··· Data excerpt ···
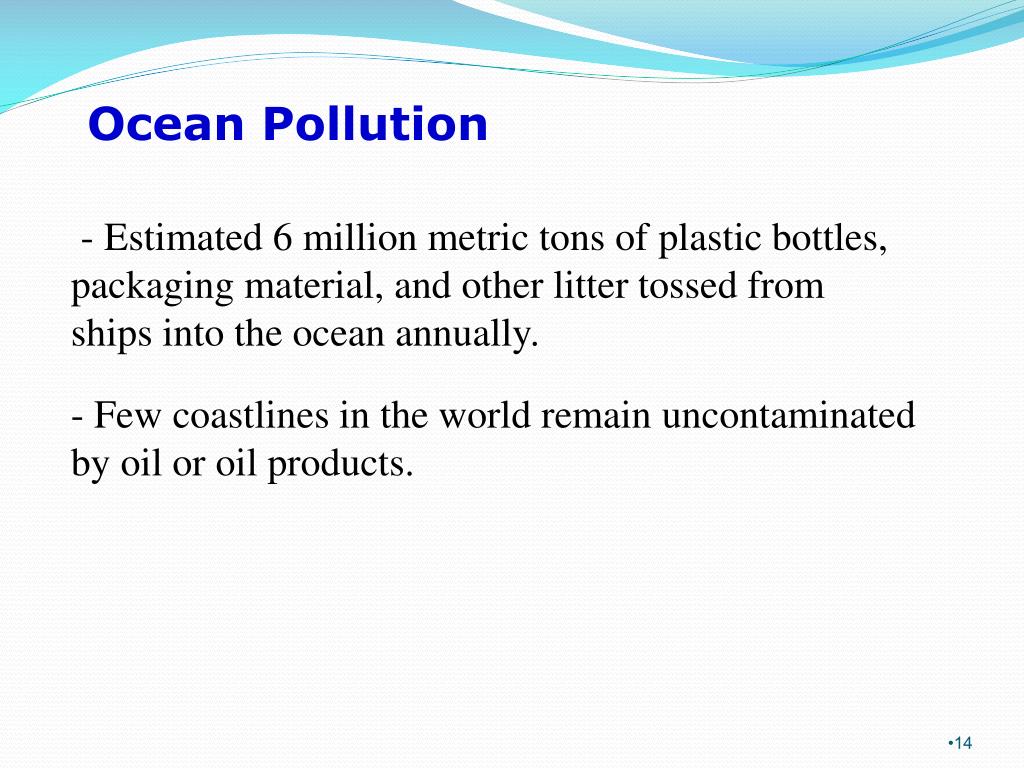 Ocean Pollution

- Estimated 6 million metric tons of plastic bottles, packaging material, and other litter tossed from ships into the ocean annually.

- Few coastlines in the world remain uncontaminated by oil or oil products.

•14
···
To do:
When copying the data above, repeat every word exactly and drop the pictures.

Reply to the task:
 Ocean Pollution

- Estimated 6 million metric tons of plastic bottles, packaging material, and other litter tossed from ships into the ocean annually.

- Few coastlines in the world remain uncontaminated by oil or oil products.

•14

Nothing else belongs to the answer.